Even ignoring the throwback exoticism of the premise (we can't help but hear "I have a black friend!" logic in the argument that "audiences loving Carlos Acosta" is proof that any non-white lead would be similarly accepted), there is the fact that Jennings has doomed his own argument. At the shallowest level, he's right. For a black woman to dance the black swan would be an event. It would take precedence in the reviews, and probably set the headlines. It may indeed even yield "box-office magic," but only because it would be an anomaly.

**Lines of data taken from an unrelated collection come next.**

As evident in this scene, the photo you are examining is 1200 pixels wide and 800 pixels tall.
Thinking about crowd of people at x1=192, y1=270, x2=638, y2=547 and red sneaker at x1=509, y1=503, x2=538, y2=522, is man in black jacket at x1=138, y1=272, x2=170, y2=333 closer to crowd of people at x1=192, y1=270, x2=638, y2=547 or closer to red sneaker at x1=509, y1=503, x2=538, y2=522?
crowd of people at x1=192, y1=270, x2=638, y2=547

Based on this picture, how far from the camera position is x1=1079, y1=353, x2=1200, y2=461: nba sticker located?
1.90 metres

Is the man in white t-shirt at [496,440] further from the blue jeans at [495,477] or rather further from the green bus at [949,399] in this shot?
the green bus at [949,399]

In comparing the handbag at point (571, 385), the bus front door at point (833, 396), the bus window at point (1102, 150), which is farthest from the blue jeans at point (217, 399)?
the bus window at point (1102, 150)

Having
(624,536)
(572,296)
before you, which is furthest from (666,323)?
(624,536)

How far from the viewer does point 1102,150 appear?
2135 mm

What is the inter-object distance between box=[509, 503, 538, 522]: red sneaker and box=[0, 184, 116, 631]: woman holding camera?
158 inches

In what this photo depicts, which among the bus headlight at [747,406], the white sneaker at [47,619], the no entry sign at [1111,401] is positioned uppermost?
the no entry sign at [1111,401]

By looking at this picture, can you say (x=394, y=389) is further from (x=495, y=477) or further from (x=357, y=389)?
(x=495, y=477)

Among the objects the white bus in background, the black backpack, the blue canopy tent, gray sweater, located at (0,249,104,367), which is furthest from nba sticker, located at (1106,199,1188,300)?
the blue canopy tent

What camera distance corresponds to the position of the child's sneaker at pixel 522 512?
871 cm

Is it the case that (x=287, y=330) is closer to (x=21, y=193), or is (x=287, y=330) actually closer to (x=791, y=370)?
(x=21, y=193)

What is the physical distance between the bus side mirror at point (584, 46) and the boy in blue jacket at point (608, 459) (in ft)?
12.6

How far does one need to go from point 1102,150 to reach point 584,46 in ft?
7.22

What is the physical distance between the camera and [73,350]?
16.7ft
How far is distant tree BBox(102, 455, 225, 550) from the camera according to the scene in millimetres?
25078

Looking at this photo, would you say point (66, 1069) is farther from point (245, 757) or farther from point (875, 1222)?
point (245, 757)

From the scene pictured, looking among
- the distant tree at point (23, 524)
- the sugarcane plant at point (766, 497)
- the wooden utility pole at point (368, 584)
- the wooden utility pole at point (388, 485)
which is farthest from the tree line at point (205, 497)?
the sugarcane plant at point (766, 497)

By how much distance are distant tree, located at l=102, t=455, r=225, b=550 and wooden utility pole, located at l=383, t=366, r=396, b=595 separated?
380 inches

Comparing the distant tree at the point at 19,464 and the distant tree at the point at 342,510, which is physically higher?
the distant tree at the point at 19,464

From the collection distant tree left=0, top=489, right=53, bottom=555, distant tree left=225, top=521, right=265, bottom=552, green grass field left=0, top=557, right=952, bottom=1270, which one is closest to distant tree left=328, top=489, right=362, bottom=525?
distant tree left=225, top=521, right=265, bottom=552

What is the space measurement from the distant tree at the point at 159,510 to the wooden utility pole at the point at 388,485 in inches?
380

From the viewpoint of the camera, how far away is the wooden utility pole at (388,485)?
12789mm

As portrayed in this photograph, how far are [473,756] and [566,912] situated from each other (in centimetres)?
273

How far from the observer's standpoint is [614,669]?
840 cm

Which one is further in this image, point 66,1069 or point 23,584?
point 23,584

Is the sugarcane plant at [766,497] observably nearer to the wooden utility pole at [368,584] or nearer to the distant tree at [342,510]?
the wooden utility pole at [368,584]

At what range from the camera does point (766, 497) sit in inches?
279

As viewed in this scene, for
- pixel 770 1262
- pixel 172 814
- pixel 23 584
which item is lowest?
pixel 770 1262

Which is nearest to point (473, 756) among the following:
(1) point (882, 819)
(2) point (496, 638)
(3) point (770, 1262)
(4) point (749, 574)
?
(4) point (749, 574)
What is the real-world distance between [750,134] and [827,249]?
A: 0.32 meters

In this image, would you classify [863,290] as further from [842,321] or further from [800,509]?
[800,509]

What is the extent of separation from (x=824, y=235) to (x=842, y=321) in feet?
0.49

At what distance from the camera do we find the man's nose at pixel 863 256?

Probe any deeper into the hypothetical, and it becomes a disturbing, not a comforting one. While Jennings uses the scenario to excuse the "ballet establishment" and its way of operating -- calling instead for more "imaginative programming" to encourage black dancers at a childhood level -- we can't help but worry at the fact that his thought experiment is just that: only a thought. The fact is, there hasn't yet been a black Odette-Odile, though there are accomplished black dancers with definitive box office appeal. If even one major ballet company were to entrust a black dancer with such a career-changing turn, surely it could inspire the next generation in a dramatic way, as effectively, perhaps, as increased regional youth classes. That such a casting evolution would be welcomed is no excuse for it not having transpired as yet.

What do you think, readers? Do ballet's higher-ups have to answer to the problem of race, or this a question of grass-roots change?

CORRECTION: An earlier edition of this article stated incorrectly that the American Ballet Theater has only had three black dancers since its inception in 1937. It also overstated the price of a Peridance ballet class as $486; that is the cost of a package of classes.